### BRANO
• • • • •

Cammina  e continuerà a camminare perchè non può fare altro, perchè sì, è dura, ma anche vivere senza la madre è dura, anche aver buttato nel cesso il matrimonio con un uomo di cui era sinceramente innamorata è dura, queste sono cose ancora più difficili e bastarde di un percorso trail, pur se faticoso da morire. E riuscire ad andare avanti le dà quel minimo di pace e senso di completezza che alla fine di ogni giorno le mancavano da anni, e Cheryl continua.

• • • • •

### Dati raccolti
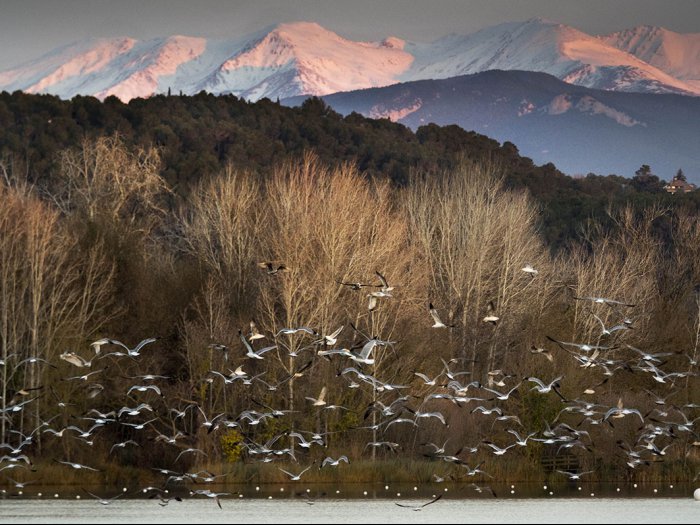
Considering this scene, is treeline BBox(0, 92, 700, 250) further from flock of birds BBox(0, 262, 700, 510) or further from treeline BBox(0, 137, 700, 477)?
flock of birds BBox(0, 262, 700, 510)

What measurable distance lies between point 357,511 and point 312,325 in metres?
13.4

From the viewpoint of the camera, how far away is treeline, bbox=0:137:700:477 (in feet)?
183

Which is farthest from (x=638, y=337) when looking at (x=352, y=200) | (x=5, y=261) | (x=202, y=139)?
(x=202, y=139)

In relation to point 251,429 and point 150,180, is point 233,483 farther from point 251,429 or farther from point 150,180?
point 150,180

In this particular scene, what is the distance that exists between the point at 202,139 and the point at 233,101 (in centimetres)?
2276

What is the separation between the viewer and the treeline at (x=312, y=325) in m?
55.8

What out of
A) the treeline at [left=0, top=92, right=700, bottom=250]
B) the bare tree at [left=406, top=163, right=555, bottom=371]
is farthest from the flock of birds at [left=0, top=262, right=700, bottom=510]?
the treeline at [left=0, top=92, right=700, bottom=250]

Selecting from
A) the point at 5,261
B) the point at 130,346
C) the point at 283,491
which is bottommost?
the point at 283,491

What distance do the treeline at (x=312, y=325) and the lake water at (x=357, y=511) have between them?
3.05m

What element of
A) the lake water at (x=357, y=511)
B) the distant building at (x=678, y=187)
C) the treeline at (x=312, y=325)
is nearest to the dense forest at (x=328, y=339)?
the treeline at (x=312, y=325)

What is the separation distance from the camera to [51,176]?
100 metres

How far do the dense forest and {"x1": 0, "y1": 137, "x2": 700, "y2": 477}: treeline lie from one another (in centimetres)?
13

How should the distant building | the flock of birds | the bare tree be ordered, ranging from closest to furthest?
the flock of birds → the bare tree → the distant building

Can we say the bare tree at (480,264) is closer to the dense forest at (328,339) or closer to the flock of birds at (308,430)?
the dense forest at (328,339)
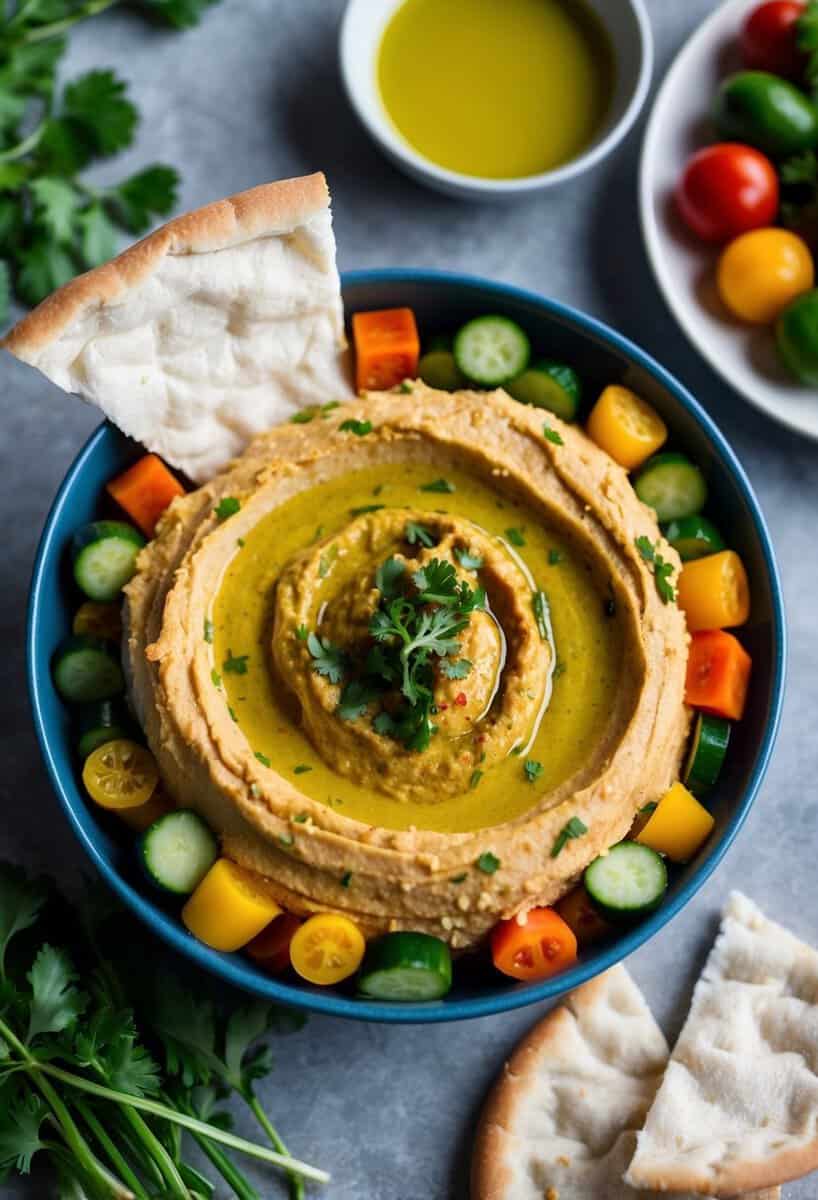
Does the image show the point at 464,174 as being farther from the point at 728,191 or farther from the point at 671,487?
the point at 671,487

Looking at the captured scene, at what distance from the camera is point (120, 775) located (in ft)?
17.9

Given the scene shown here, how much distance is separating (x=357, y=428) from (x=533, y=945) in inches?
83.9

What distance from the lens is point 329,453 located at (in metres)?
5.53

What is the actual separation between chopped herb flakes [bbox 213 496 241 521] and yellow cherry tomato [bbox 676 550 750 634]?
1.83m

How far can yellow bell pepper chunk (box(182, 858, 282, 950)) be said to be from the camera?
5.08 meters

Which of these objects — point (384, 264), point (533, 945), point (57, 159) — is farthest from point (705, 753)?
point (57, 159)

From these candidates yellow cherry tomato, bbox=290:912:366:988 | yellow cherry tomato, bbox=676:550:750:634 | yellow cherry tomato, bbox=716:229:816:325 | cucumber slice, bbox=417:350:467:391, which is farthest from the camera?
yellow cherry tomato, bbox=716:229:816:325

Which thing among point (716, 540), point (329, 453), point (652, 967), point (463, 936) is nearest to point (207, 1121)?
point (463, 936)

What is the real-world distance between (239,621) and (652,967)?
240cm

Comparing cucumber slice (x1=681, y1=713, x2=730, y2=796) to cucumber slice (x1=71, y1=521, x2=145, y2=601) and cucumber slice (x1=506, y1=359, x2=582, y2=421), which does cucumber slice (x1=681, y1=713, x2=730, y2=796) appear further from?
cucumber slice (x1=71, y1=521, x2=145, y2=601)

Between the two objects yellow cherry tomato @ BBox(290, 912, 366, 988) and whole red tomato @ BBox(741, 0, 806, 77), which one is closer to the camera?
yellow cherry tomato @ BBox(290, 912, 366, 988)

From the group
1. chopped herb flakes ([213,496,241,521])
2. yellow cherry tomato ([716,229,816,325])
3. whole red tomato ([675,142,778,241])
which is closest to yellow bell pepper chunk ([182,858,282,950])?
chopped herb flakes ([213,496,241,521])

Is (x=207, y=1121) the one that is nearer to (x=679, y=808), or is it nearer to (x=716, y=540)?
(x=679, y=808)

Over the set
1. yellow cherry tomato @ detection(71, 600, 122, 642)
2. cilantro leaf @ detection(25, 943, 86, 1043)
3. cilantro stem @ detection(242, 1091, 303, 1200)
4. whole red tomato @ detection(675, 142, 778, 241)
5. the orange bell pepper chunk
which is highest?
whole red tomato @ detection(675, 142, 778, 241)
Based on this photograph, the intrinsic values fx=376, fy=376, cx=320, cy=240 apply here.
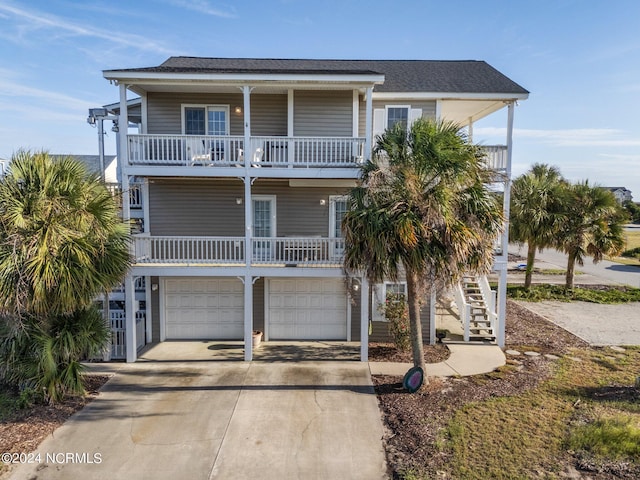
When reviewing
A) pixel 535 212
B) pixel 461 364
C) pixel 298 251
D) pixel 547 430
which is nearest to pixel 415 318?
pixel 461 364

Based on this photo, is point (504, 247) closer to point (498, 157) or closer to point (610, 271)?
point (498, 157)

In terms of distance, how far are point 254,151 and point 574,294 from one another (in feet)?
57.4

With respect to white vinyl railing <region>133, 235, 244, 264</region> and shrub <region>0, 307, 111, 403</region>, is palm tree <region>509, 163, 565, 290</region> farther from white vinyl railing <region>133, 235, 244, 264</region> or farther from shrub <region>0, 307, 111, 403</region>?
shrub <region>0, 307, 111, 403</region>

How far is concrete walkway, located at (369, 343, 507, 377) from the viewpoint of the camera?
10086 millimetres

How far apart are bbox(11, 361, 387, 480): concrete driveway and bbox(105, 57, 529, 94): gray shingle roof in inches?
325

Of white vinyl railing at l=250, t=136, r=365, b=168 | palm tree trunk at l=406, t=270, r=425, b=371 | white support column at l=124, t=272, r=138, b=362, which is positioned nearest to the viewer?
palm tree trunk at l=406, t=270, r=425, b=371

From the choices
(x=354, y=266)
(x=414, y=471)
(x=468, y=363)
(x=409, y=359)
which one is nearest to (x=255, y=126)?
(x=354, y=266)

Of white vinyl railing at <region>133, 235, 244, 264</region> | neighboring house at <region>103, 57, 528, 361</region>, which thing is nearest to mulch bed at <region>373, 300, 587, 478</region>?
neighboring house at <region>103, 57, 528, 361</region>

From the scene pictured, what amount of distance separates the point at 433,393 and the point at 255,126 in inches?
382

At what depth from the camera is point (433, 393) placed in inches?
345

• • • • •

### CONSEGNA
Riprendi per favore il brano sul cammino di Cheryl e prosegui il racconto dopo la sua ultima frase. Le voci non hanno alcun legame con il brano.

### RISULTATO DELL'ESERCIZIO
La letteratura sulla redenzione personale raggiunta attraverso imprese sportive o fisiche di vario tipo è infinita, e ognuno può identificarsi con le varie storie per i più disparati motivi. A me questo libro è piaciuto perchè il personaggio è una donna che dopo aver preso una serie di bastonate dalla vita, tira fuori due palle così e si fa a piedi 4000 chilometri alla faccia della sua inadeguatezza morale, pratica e fisica. A me le storie di donne così fanno sognare, sono i miei idoli assoluti. Sono quelle che hanno vissuto l’inferno come tutti, peggio di tutti a volte, eppure zitte e mute (e zaino in spalla) con anche una certa grazia e alla faccia del sesso debole prendono l’inferno per gli attributi e se lo attraversano, e andrà come andrà, ma per lo meno non sto qua a piangere che sono bionda e carina e qualcuno mi aiuterà. No.

Tu, ti devi aiutare.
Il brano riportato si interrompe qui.